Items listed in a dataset
===============

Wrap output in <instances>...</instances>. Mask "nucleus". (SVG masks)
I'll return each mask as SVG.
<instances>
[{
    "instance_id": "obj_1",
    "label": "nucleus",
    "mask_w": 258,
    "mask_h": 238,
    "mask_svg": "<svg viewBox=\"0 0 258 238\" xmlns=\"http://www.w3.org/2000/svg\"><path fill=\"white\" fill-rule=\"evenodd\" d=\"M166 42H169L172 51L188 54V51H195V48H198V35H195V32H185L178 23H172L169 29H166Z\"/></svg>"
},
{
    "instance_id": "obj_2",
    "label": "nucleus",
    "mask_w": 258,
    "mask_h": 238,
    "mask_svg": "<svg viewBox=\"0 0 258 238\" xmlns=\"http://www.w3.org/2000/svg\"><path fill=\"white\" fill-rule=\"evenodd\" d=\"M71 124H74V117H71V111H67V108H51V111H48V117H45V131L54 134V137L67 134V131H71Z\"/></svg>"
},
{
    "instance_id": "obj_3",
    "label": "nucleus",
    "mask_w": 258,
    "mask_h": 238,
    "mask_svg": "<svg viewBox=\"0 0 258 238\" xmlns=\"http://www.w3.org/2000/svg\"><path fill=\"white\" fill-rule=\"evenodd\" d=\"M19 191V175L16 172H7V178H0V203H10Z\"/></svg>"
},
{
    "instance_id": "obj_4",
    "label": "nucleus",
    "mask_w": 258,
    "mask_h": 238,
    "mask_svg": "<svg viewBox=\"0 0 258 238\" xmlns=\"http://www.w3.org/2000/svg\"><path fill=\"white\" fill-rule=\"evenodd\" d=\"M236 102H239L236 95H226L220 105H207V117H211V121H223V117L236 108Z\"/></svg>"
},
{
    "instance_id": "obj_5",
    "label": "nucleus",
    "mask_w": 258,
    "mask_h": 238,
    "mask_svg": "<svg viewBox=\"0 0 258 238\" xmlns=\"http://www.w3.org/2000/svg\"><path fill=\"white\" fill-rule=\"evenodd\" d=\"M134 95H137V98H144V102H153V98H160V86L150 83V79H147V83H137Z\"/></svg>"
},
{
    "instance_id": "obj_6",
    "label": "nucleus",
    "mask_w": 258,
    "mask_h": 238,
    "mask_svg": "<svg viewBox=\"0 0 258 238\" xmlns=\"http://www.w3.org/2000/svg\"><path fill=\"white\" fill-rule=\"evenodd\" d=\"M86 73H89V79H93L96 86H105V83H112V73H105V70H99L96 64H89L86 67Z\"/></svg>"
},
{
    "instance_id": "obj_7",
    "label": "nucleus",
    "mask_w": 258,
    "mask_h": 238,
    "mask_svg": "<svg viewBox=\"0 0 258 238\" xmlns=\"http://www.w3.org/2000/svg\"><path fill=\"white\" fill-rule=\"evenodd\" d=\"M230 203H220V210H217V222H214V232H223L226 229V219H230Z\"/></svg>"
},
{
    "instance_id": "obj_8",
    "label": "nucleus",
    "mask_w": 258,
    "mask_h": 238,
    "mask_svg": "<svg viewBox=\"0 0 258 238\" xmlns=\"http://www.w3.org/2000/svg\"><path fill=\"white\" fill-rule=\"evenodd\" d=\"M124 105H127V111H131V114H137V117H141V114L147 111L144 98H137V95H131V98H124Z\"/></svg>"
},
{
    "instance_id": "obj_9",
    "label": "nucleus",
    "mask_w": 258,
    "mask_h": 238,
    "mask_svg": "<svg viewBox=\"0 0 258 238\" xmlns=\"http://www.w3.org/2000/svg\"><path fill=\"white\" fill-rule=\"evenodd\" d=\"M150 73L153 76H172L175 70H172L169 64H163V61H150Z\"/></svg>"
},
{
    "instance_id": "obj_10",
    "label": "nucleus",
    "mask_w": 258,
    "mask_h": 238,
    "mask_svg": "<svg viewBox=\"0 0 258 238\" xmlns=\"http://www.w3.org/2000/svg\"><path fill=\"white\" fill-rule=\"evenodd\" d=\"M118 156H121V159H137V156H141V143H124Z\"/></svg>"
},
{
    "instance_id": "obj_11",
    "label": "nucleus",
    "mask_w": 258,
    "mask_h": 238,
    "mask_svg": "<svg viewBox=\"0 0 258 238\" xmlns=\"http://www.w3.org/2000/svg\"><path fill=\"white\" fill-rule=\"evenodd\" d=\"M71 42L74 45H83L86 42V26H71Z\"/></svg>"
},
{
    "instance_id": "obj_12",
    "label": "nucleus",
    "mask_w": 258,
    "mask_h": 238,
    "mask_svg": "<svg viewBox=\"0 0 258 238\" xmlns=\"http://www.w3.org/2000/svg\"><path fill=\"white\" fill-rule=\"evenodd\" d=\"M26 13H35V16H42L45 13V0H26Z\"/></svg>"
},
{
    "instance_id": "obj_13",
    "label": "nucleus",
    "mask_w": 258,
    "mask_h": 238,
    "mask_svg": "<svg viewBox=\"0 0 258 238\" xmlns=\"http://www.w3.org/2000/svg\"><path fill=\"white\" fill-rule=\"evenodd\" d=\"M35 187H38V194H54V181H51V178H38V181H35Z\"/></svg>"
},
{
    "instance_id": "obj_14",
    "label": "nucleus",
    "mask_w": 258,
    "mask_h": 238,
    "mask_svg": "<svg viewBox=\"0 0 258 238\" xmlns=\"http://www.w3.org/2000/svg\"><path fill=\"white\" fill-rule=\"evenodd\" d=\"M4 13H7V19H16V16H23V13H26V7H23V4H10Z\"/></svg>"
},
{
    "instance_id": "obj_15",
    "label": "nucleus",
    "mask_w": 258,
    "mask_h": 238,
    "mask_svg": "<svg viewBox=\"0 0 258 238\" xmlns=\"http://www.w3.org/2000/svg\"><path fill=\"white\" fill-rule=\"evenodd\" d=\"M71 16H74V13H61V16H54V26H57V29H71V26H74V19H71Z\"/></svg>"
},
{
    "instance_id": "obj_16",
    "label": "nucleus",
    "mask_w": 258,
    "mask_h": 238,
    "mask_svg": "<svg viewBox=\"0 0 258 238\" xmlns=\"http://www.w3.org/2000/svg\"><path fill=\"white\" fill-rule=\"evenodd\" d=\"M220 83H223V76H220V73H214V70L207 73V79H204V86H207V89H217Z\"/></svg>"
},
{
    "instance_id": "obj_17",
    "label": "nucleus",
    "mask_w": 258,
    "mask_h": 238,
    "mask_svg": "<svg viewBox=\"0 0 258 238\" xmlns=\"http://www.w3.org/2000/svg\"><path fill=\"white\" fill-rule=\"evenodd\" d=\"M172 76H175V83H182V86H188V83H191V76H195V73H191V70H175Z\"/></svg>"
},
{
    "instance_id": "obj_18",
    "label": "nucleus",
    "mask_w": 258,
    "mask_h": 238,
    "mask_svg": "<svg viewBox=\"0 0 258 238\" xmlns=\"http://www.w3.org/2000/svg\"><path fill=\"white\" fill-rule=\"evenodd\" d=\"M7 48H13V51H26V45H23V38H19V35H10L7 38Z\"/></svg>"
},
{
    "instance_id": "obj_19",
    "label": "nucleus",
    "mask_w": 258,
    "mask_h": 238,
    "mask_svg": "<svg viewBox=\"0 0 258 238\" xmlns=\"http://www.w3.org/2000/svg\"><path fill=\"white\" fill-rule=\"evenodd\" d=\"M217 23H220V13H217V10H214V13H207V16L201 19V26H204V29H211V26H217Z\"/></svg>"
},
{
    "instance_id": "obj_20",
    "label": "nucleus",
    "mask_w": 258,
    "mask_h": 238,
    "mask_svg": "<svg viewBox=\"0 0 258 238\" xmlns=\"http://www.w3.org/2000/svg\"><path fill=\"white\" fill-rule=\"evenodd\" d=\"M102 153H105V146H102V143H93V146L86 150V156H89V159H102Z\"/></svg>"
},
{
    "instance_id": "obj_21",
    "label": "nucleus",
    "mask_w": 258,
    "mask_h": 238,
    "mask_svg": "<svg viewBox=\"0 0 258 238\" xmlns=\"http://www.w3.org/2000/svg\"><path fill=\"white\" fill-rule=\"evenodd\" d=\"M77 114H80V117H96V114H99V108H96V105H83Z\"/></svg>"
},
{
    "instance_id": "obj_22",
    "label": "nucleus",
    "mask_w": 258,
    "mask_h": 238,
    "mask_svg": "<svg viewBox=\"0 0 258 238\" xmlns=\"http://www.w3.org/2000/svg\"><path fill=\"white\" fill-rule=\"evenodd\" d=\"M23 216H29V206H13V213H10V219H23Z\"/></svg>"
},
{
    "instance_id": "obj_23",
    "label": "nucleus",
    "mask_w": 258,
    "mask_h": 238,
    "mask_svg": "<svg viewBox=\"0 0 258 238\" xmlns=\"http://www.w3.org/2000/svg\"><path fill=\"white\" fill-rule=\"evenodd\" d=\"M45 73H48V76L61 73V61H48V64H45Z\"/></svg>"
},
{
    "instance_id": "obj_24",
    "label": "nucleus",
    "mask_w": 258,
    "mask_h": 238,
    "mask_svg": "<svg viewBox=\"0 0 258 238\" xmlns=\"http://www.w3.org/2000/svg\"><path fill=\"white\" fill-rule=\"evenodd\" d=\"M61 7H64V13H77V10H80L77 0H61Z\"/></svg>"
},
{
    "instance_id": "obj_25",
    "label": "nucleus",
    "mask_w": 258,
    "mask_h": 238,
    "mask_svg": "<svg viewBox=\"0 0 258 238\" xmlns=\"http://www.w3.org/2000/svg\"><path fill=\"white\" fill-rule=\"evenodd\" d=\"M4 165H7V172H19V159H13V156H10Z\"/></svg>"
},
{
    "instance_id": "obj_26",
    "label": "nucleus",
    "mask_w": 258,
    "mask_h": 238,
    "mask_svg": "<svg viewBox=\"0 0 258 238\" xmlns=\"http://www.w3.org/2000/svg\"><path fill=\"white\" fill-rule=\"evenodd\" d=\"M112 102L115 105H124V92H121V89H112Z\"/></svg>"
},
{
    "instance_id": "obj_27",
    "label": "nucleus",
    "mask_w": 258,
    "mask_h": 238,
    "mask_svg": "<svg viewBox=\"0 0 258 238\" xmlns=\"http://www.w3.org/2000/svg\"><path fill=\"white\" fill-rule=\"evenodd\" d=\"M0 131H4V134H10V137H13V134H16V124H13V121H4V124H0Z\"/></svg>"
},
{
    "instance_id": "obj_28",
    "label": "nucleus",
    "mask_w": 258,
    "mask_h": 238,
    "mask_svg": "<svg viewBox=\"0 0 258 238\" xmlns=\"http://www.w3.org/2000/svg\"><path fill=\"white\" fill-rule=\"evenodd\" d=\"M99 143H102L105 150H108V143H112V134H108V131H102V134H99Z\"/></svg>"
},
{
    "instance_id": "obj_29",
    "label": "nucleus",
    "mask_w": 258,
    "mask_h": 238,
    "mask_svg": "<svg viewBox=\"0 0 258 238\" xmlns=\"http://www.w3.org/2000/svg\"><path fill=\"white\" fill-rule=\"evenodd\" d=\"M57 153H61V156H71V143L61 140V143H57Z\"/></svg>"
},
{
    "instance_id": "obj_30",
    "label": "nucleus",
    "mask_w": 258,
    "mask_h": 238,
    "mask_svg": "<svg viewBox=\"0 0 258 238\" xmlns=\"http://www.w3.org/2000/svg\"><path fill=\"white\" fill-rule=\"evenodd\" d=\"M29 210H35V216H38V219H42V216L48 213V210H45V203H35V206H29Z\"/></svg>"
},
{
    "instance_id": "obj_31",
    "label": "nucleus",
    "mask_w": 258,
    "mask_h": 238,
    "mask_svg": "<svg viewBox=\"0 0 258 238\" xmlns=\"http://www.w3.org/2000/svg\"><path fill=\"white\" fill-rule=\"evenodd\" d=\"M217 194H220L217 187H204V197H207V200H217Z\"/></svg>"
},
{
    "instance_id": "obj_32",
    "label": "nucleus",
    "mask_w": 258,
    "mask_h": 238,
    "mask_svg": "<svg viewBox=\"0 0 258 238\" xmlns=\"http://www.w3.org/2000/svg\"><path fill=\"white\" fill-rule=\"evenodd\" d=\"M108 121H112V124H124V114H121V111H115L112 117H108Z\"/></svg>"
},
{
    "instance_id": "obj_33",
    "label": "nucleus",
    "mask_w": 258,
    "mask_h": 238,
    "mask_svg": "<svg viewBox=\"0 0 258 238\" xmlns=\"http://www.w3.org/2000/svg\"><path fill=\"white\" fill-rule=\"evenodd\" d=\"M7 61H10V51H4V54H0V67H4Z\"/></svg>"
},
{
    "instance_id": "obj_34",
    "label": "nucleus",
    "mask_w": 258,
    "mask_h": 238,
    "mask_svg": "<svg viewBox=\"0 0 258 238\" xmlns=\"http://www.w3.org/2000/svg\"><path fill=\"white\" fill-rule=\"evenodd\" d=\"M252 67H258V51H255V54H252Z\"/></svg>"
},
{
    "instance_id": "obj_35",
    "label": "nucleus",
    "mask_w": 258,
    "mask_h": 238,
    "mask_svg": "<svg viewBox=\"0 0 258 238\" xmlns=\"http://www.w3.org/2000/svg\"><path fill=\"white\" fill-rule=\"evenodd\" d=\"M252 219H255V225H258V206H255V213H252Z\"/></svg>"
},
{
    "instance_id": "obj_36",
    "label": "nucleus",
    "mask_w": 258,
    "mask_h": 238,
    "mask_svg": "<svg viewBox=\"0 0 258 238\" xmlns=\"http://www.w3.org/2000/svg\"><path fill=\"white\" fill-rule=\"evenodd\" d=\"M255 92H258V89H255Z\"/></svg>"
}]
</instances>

===============

• Exercise task: Gather every line of the material above that contains the string "instances", treating uppercase and lowercase letters as distinct.

• Correct result:
Wrap output in <instances>...</instances>. Mask "nucleus". (SVG masks)
<instances>
</instances>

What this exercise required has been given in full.